Asked which scenarios are clearer to him – social municipal housing provided only for rent, or leasing with subsequent transfer into ownership – Kim replied: "A mixed model, so as not to repeat Chicago’s mistakes, when a neighborhood was built, a district was handed over to people, and then they ended up with a ghetto."
"We must disperse these residential buildings and apartments and provide for the investor to sell part of them. I am in favor of this being housing managed by the community. For example, as in Denmark, where a cooperative model works with a revolving fund. When you build, rent out cheaply to students, and then direct the payments received to the construction of new housing," he said.
Asked how the issue of providing housing in Mykolaiv region for displaced people from Kherson region is being resolved, the head of the regional administration said: "If we are talking about 100,000 displaced people and about 1,000 apartments distributed, then this does not cover even 1%."

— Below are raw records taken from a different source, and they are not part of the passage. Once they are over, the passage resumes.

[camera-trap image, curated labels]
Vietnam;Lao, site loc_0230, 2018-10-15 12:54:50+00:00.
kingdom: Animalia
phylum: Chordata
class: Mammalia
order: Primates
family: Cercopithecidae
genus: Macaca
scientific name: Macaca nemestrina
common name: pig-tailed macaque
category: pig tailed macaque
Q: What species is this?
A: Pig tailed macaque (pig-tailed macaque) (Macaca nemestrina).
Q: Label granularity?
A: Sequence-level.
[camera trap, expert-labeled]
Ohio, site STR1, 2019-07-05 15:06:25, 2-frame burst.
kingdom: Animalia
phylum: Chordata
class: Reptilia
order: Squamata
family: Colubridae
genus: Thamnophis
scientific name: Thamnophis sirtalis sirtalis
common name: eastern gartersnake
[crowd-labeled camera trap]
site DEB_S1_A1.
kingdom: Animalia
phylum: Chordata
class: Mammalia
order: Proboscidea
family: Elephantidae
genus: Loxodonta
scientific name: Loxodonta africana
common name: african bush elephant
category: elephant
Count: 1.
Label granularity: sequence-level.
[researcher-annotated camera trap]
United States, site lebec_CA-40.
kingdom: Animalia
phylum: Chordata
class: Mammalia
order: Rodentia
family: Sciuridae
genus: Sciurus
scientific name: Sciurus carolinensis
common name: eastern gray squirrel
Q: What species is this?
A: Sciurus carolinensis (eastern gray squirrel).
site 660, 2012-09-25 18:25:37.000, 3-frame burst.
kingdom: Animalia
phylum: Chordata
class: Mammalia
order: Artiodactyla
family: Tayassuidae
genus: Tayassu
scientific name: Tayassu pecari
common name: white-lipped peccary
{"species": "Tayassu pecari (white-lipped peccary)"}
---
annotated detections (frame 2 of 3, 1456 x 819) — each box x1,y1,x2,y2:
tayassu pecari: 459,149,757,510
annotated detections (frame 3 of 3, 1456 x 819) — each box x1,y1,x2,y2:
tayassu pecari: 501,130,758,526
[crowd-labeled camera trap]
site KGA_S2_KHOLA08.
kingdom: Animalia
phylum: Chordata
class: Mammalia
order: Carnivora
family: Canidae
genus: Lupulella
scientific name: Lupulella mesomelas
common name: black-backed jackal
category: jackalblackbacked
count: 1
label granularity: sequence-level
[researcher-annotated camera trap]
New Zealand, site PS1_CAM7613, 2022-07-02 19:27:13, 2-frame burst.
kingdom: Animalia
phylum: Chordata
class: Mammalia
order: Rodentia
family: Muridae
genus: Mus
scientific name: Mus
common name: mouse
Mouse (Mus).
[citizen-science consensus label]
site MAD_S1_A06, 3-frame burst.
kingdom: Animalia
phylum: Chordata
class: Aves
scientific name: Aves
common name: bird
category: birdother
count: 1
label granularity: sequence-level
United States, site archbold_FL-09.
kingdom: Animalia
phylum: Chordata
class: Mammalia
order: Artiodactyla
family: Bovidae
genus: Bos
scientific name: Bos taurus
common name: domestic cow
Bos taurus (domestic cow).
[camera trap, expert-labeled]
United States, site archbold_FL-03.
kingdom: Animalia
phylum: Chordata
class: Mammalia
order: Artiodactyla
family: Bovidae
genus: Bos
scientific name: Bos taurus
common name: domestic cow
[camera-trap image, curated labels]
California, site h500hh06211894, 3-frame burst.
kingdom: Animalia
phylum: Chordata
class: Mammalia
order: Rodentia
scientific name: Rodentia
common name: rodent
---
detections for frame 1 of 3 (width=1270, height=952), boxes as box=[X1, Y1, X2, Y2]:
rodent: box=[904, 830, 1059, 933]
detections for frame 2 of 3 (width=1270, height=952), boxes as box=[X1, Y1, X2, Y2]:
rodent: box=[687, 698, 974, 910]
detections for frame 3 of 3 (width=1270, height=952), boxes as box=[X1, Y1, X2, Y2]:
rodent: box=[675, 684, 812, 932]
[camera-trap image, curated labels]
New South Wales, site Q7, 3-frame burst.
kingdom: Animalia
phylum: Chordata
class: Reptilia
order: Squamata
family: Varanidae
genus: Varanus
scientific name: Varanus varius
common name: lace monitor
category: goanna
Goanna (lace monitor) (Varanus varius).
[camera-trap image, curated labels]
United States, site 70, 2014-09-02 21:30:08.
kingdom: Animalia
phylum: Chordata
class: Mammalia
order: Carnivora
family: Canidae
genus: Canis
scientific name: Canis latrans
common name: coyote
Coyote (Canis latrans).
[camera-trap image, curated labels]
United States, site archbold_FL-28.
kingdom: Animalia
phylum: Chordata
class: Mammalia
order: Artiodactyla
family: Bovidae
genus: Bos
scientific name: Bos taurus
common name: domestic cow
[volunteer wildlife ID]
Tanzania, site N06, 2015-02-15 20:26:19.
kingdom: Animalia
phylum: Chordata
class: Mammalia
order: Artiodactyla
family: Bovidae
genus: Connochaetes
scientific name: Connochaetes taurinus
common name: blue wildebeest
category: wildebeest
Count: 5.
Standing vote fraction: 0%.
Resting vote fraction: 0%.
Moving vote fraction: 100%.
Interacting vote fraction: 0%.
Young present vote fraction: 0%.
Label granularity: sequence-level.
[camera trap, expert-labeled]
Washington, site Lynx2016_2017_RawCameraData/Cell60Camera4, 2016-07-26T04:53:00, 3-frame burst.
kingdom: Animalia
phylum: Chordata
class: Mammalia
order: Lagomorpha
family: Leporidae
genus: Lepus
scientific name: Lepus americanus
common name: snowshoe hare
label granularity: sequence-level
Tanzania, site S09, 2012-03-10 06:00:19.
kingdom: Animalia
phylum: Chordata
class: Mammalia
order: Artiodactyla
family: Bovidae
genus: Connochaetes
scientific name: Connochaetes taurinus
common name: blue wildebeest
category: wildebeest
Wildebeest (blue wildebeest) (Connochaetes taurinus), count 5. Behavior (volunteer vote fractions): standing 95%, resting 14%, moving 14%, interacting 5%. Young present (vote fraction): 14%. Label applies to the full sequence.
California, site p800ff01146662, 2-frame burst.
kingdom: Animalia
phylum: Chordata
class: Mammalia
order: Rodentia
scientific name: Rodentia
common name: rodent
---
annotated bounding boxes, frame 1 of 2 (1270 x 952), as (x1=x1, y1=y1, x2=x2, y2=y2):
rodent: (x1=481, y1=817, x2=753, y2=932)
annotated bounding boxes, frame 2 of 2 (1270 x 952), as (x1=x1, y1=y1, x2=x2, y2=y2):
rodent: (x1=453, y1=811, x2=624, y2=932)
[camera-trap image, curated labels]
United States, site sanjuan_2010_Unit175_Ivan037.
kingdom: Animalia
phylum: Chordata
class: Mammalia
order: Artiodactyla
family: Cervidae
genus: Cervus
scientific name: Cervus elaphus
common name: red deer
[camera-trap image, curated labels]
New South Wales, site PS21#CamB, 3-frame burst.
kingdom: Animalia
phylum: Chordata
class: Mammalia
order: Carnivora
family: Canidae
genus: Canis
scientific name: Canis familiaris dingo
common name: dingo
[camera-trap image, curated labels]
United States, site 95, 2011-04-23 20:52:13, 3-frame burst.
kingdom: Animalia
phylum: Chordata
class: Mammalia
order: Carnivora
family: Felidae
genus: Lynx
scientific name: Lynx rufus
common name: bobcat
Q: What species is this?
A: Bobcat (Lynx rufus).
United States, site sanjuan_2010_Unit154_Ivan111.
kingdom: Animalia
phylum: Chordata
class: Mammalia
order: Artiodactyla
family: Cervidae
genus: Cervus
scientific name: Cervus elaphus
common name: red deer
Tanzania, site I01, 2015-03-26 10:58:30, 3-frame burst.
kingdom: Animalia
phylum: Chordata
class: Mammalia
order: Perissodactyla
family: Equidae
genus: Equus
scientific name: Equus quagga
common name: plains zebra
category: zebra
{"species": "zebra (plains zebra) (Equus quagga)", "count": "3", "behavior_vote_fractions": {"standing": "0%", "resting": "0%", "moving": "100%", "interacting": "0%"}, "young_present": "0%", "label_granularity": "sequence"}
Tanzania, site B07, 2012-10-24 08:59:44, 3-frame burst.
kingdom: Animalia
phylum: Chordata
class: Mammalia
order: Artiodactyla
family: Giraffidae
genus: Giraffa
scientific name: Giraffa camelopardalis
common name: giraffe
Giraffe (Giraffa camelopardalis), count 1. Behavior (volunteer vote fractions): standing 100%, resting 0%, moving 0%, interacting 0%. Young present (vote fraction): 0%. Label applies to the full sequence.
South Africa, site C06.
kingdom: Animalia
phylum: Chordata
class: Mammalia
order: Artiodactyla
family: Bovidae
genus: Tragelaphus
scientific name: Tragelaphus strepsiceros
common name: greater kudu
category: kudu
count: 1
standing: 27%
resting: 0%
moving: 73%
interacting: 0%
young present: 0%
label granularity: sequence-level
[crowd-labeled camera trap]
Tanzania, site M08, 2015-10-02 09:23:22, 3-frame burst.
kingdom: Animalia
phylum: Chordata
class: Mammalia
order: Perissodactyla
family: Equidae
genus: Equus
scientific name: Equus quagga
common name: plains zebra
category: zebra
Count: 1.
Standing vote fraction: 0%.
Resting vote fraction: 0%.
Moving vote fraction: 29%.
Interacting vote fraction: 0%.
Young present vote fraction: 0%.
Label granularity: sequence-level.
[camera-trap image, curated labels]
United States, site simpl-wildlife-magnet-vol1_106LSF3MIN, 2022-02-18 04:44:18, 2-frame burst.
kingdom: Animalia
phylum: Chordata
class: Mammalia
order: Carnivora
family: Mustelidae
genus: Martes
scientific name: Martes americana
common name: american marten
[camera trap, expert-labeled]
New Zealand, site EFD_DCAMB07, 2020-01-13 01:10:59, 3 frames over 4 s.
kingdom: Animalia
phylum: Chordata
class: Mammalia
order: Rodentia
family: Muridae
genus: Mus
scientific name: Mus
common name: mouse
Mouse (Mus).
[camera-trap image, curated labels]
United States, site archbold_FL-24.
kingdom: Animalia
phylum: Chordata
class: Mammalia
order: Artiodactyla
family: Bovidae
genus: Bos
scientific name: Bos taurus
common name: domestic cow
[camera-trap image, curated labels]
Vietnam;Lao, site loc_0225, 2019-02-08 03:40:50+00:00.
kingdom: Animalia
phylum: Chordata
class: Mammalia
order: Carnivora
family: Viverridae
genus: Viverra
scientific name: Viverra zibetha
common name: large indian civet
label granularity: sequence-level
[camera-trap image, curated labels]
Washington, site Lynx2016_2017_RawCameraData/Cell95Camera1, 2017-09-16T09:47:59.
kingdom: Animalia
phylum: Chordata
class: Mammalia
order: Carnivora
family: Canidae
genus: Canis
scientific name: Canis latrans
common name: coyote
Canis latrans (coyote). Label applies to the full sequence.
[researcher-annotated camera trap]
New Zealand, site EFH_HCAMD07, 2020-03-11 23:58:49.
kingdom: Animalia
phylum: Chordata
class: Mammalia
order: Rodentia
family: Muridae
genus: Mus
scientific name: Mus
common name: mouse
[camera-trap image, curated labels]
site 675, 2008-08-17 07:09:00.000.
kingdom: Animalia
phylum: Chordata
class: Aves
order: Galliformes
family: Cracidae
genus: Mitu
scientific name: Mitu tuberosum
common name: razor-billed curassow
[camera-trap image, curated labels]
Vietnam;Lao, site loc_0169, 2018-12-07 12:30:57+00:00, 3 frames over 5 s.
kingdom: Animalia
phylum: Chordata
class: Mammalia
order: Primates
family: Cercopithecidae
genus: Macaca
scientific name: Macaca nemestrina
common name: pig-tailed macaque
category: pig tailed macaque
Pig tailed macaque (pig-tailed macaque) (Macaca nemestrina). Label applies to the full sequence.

"People, as everywhere, rent housing or live with relatives. Housing is one of the fundamental needs we are working on with the Association of Frontline Cities and Communities, namely the state housing construction program. I am convinced that housing programs for veterans, public sector workers and IDPs can be an economic driver," he said.
Asked whether the region plans to create a database of vacant facilities to accommodate displaced persons, Kim replied: "We have already done so. This database exists and has been transferred to the Cabinet of Ministers. We understand that it can be reworked."